Barres makes a larger point: “Like many women and minorities, however, I am suspicious when those who are at an advantage proclaim that a disadvantaged group of people is innately less able.” Basically this means: people in power like to think they deserve it, which basically means they have to think that people out of power must deserve their lack of power. And by “deserve”, people in power mean “innately suited to” X. Like, women are just innately worse at science than men, and all the known discrimination has nothing to do with nothing! I mean, obviously in our evolutionary history, women were too busy picking nail polish colors and complaining about muffin-tops to deal thoughtfully with all the test tubes and generators and Bunsen burners lying around, so men got “evolved” to do science and women didn’t really get evolved at all (Sarah Blaffer Hrdy has a perfectly-titled book to reference here called “The Woman That Never Evolved). Men = good scientists, women = not. Thems the breaks! Taken to a logical extension, we can imagine that the reason that the U.S. has few scientists from, say, the Congo, is not because of silly, ineffectual things like colonialism, arms dealing, racism, nationalism, poverty, immigration policies, etc., but instead because those Congolese just don’t have what it takes! I mean, that’s obvious, right?

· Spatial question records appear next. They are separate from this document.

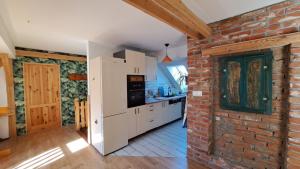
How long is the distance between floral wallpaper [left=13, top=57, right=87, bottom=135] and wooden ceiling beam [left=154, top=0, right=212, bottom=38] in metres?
3.98

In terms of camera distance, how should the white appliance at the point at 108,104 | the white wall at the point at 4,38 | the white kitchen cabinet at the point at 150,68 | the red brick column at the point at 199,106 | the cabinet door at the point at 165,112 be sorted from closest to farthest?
the white wall at the point at 4,38 < the red brick column at the point at 199,106 < the white appliance at the point at 108,104 < the white kitchen cabinet at the point at 150,68 < the cabinet door at the point at 165,112

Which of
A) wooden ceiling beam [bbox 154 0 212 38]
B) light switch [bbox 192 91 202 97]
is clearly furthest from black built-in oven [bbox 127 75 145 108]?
wooden ceiling beam [bbox 154 0 212 38]

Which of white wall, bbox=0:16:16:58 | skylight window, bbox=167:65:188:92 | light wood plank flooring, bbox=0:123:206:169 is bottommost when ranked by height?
light wood plank flooring, bbox=0:123:206:169

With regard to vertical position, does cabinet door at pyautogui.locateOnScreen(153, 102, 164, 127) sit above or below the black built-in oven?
below

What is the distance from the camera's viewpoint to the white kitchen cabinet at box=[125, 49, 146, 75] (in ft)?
10.3

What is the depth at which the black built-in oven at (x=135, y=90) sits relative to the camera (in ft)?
10.2

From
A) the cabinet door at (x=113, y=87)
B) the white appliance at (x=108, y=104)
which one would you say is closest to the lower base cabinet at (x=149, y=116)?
the white appliance at (x=108, y=104)

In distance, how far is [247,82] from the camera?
188 cm

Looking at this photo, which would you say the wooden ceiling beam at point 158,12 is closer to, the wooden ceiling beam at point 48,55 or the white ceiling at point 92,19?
the white ceiling at point 92,19

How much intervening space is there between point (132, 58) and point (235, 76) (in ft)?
6.90

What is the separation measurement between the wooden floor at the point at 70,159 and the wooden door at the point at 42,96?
31.7 inches

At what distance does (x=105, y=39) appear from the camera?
2.91m

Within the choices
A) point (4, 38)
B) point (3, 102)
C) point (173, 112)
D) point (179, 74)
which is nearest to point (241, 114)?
point (173, 112)

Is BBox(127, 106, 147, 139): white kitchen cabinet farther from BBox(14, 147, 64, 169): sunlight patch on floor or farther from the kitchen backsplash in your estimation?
BBox(14, 147, 64, 169): sunlight patch on floor
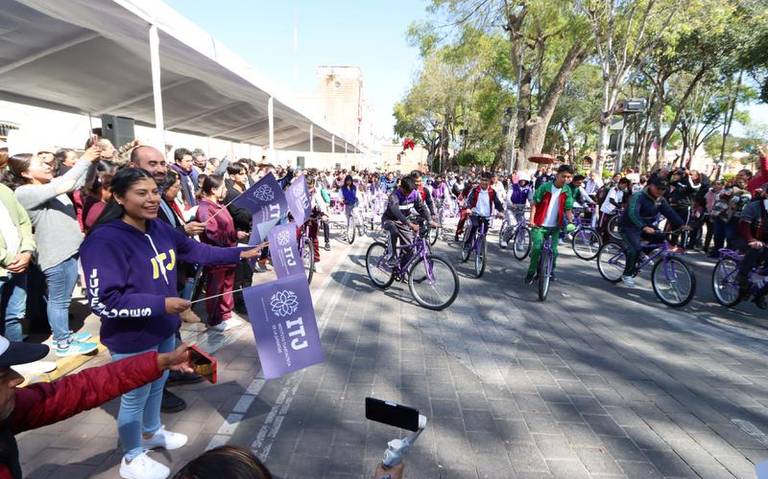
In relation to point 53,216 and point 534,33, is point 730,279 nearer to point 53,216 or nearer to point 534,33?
point 53,216

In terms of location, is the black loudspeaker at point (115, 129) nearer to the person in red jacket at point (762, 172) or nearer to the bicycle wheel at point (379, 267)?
the bicycle wheel at point (379, 267)

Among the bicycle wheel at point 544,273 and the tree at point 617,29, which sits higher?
the tree at point 617,29

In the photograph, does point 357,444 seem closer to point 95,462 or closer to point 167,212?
point 95,462

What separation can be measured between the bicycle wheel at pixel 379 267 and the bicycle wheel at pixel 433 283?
2.21 ft

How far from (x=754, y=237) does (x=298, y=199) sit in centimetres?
665

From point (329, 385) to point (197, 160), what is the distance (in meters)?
6.51

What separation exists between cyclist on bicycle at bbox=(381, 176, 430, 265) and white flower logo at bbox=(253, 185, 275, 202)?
238cm

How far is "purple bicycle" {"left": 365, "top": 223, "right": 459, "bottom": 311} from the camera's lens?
6.00m

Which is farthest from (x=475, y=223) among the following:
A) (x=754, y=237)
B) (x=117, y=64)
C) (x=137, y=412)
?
(x=117, y=64)

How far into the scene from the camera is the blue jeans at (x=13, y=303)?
3830mm

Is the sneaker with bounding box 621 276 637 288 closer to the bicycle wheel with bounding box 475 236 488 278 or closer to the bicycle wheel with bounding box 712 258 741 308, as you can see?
the bicycle wheel with bounding box 712 258 741 308

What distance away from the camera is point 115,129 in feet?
21.1

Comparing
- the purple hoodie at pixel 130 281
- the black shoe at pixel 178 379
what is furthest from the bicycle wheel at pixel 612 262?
the purple hoodie at pixel 130 281

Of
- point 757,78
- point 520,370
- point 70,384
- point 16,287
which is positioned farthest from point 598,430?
point 757,78
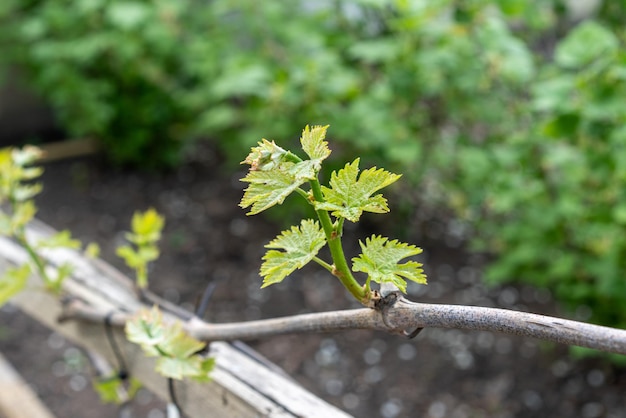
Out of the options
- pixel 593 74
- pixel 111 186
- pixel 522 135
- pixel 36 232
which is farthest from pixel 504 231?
pixel 111 186

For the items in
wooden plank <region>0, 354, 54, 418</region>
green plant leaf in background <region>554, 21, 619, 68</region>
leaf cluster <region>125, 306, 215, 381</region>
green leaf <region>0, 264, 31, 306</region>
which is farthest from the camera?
green plant leaf in background <region>554, 21, 619, 68</region>

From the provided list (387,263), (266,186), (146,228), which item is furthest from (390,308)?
(146,228)

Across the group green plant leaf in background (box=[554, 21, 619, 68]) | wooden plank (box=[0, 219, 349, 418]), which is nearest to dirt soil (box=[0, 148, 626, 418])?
green plant leaf in background (box=[554, 21, 619, 68])

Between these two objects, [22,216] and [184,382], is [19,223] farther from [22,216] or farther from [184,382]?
[184,382]

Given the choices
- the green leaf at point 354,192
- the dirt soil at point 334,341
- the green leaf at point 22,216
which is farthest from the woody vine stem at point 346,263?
the dirt soil at point 334,341

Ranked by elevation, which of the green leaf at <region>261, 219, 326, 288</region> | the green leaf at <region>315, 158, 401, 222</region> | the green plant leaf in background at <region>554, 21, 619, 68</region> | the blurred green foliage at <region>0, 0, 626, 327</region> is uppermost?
the green leaf at <region>315, 158, 401, 222</region>

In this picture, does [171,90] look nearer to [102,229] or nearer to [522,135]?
[102,229]

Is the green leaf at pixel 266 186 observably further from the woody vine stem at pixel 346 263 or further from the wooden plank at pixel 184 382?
the wooden plank at pixel 184 382

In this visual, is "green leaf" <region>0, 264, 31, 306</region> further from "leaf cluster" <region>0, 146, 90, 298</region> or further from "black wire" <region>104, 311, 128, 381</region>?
"black wire" <region>104, 311, 128, 381</region>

In science there is a rule called “parsimony” that refers to taking the most obvious and simplest answer supported by the evidence of all possible answers. Obviously it is more parsimonious to assume that marginalized people have lesser innate ability than to point to the structural barriers to their involvement that are well-documented (Barres has a great powerpoint about all this, here). Um, or do I mean ‘convenient’ rather than parsimonious? Or maybe “a better way for people to explain why men get to be good at science and women kind of don’t (or at least don’t really) so that no one has to feel bad about their own complicity in a problematic system.” That’s a mouthful, I agree. But, hey, what do I know? I’m just a scientist-who-is-a-woman and this all sounds dangerously close to logic and theory and, well, thinking. Maybe my brother, if I had one, would get parsimony better than I do. It seems obvious he’d be a better scientist.

Thanks to Ben Barres for suggesting some great content for this post!